David Chupak is the new Director of Youth Programs at MSU, with responsibility for overseeing over 127 MSU Youth Programs that serve over 60,000 youth each year. He joins me to talk about MSU’s many ongoing efforts to protect minors in our care through our youth programs, visits to campus and facilities, and even youth employment.
Chupak says a MSU Youth Program is any learning activity that involves the participation of minors - on campus, off campus, in the state of Michigan, outside of Michigan, even abroad. And what is not a MSU youth program? Public events like concerts at Wharton Center or Athletic events.
A person is considered a MSU youth program participant if they’re under 18 and not enrolled or accepted for enrollment at MSU. Dually enrolled participants, that is, students who are in high school but who are also enrolled in MSU college courses, qualify if there is an overnight component.
MSU’s most recent efforts to protect minors in youth programs began in 2012 with a training for MSU Youth Program directors focused on identifying and reporting signs of child abuse. A policy established in 2013 outlines operational requirements for MSU Youth Programs. It’s continuing to evolve with revisions.
In 2016 a part-time Director of Youth Programs conducted a survey of Youth Programs at MSU and facilitated a Youth Protection Workshop to train MSU Youth Program Directors.
Recommendations from the MSU Office of Internal Audit and the part time Director of Youth Programs led to Chupak’s appointment as the new full-time Youth Programs Director in November 2017.
In Chupak’s role, he provides oversight for MSU youth programs, promotes compliance with Minimum Operational Requirements for Conducting University Youth Programs and further development of relevant policies, and conducts trainings and consultations for directors and coordinators of MSU youth programs.
MSU has over 127 faculty and staff working as directors or co-directors of MSU Youth Programs serving over 60,000 youth annually.
Some additional initiatives include:
Raising awareness about the presence of The MSU Youth Programs Office and the requirements for facilitating youth programs at MSU.
Adding a new policy that requires that all MSU youth programs register with the Office of the Youth Programs Director, including Youth Programs sponsored by external groups that are held at MSU facilities.
Efforts to ensure that MSU researchers who plan to work with youth are aware of relevant MSU Youth Program policies and adhere to them in their research.
When it comes to faculty research, Chupak is working with the Office of the Vice President for Research and Graduate Studies to direct researchers who plan to work with youth to contact Chupak’s office.
Some Current Efforts to Protect Minors in Youth Programs at MSU:
Chupak and MSU held the 2018 Youth Protection Workshop in March. The workshop has evolved to a one-day event involving campus experts educating about policies and practices in protecting youth in programs at MSU.
The team worked with MSU Police to hold a training on Surviving an Active Shooter and Acts of Violence. They worked with the Office of Inclusion and Intercultural Initiatives to provide a workshop for Youth Program Directors on Implicit Bias.

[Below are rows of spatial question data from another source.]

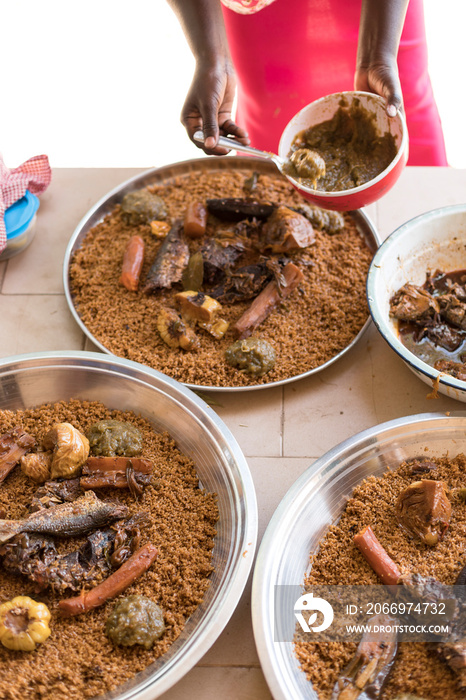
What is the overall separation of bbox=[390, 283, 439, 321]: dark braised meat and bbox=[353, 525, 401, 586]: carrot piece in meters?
0.64

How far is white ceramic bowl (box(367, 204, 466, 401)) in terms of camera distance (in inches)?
70.4

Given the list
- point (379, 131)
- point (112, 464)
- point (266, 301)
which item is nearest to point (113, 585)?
point (112, 464)

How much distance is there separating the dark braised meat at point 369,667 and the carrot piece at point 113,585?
49cm

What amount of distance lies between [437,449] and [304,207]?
991 millimetres

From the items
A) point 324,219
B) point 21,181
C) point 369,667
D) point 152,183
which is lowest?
point 369,667

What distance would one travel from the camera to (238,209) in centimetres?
216

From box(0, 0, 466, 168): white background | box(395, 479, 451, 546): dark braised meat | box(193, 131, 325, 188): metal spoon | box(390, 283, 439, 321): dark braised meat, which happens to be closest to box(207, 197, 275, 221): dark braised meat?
box(193, 131, 325, 188): metal spoon

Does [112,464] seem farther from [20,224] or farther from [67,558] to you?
[20,224]

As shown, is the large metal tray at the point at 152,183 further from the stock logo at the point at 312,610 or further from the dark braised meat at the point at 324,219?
the stock logo at the point at 312,610

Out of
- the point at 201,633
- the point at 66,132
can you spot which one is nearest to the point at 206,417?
the point at 201,633

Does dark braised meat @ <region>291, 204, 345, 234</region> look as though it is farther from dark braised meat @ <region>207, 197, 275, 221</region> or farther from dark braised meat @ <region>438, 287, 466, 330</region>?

Currently they’re working on a training with Academic Human Resources on Behavioral Interviewing Practices for selecting staff and volunteers who can help to raise red flags on behaviors that may indicate the potential for child maltreatment.
On the horizon, MSU is looking to do more professional development on youth-related issues, such as cyber-bullying.
The policy for MSU Youth Programs is based on national best practices in youth protection. Chupak recently worked with Youth Programs Advisory Board and the Office of the General Counsel to update, strengthen, and clarify the Youth Programs policy. It’s more aligned with recent federal policy updates on limitations of one-on-one contact between minors and adults.
Chupak and his team are currently working to develop a process for youth programs to formally register with their office. The process provides a systematic approach for oversight, compliance, and support. They’re providing ongoing consultations for program directors as they prepare and facilitate youth programming activities. And program directors and coordinators are eager to comply with requirements and committed to provide safe experiences.